Alan begins to conflate horses, religion, and sex--a process which was started by his mother and is continued by his father when he replaces the picture of Jesus at the foot of Alan's bed with a picture of a horse. Alan has been taught by his mother that G-d is a judgmental G-d, with eyes everywhere that watch and see everything. The image of the horse, which Alan's mother describes to Dr. Dysart as being "all eyes," has replaced the image of G-d, and now stares down in judgment with eyes that see everything as Alan sleeps (40). Alan associates the horse's gaze with shame as it is only at two removes from his judgmental mother and at one remove from her judgmental Christian G-d.

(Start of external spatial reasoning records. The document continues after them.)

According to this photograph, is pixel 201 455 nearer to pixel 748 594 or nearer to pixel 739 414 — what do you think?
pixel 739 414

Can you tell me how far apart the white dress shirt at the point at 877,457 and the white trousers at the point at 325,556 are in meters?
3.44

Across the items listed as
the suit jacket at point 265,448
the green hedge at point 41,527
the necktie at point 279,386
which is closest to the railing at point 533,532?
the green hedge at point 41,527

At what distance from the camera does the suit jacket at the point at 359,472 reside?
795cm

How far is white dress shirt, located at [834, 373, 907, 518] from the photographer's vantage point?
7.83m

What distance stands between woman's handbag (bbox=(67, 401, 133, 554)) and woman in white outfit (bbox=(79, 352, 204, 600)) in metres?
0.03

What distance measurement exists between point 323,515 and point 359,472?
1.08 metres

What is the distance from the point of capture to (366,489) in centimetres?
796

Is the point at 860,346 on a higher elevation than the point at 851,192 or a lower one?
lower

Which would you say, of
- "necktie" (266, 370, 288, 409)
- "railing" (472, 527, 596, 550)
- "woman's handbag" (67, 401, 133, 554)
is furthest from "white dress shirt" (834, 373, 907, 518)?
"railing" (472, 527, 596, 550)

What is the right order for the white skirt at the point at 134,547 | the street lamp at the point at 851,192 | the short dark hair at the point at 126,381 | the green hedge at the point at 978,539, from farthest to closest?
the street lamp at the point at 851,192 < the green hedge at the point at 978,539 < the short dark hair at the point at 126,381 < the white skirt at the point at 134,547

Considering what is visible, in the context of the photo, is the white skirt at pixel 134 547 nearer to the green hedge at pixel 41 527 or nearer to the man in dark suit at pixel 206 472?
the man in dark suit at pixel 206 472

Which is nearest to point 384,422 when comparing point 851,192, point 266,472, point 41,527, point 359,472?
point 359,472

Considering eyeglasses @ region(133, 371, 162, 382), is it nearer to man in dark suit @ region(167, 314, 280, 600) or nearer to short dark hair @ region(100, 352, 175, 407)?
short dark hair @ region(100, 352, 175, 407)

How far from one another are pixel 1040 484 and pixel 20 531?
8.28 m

This recalls Michel Foucault's description of the Panopticon in Discipline and Punish, where everyone in society is locked in a permanent state of surveillance, watching everyone else and being watched at all times. Thus, behavior becomes normalized by the collective gaze of society's judgment (551-555). In Alan's world, everyone is watching one another and being watched. And there is a real sense of shame whenever one of the characters steps outside of what is considered normal. The father watches and shames Alan when he catches him in the act of worshipping his horse-gd, Equus. Alan's mother watches and judges her son through her Christian G-d, which Alan has morphed into his horse-gd. The father attempts to escape the shaming gaze of his wife by sneaking off to watch a dirty movie. Father and son catch each other at the dirty movie and shame each other for being at the theater. Alan, who has learned to view sex as a shameful act, is unable to consummate his sexual relationship with Jill in the stables because he feels that the eyes of his G-d/mother/society are upon him in the form of the watchful horses. In order to relieve his shame, he blinds the horses and destroys their power to judge him. In doing so, Alan creates a world where, if only for a brief moment, the all-seeing eyes of G-d and society see him no more.
Foucault, Michel. "Discipline and Punish." Literary Theory: An Anthology. Eds. Rivkin, Julie and Ryan, Michael. New York: Blackwell Publishing, 2004. 549-566.
Shaffer, Peter. Equus. New York: Scribner, 2002.